Even it is already present, the act must be established “beyond reasonable doubts.” Most of the time politicians get away from the charges because of technicalities not met in proving that they were behind the bribing operations. Some would argue that it is the doing of the opposing political parties, or that some supporters “took the initiative” and that politicians have no knowledge about.

But in some parts of this country, perhaps even within our region and nearby provinces, vote buying is a normal pre-election activity to the point that it's part of a standard operating procedure, and in broad daylight, money is flowing from the so-called “political leaders.” There were also narratives of people having to fight with these leaders for not paying them the exact amount, as the leaders would tend to get a cut from the original amount to be distributed to the voters who are enlisted.

And there were compromised principles in order to “justify” the receiving of bribe money, so that it would be less guilty: take the money and still vote based on choice; or take the money because if not, the leaders will get it for themselves.

Then Election Day came and counting has begun.

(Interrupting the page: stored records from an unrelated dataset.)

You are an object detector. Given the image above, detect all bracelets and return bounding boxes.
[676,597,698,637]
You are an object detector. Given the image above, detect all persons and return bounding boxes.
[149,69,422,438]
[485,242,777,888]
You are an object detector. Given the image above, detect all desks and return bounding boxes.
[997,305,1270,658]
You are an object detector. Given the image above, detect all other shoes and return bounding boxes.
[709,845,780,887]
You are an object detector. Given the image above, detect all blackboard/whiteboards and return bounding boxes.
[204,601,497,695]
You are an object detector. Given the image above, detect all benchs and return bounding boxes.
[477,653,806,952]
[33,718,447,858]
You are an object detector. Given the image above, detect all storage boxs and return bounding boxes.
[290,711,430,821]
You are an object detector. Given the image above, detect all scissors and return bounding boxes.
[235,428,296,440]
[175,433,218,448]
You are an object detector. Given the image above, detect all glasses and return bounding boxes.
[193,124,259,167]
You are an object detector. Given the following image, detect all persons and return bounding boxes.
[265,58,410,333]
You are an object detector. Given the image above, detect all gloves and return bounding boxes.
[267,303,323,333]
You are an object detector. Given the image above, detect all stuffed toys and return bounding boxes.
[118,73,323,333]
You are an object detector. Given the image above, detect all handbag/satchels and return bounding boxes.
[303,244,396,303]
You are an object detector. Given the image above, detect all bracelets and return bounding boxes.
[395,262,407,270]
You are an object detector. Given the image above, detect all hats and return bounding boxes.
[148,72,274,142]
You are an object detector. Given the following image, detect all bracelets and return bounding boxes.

It would have been a great convenience that we are now accepting a modern approach to our electoral exercise by migrating from manual to automated elections, but it also introduced new challenges, and grave concerns that did not put to rest the doubts and fears of the critical public of having the polls get rigged or cheated.

Before, it was the “dagdag-bawas (addition-subtraction)” of the number of votes. Now, it’s the access and transmission of data.

A minor technical error could translate to paranoid notion of election rigging, so you can’t blame some critical camps would question the long delays of the transmission of election results to Comelec servers on the first day of counting, in addition to some Secure Digital cards not properly working.

The elections are said to be sacred, as it represent the voice of a democratic and free people, that is why technical difficulties which is said to arise more than 200 percent compared to the 2016 elections, is too concerning. And we already know how tedious it is when one files a protest and demand a recount.

Seeing all these, we need miracles for us to be reformed. If only the Infinity Stones are real.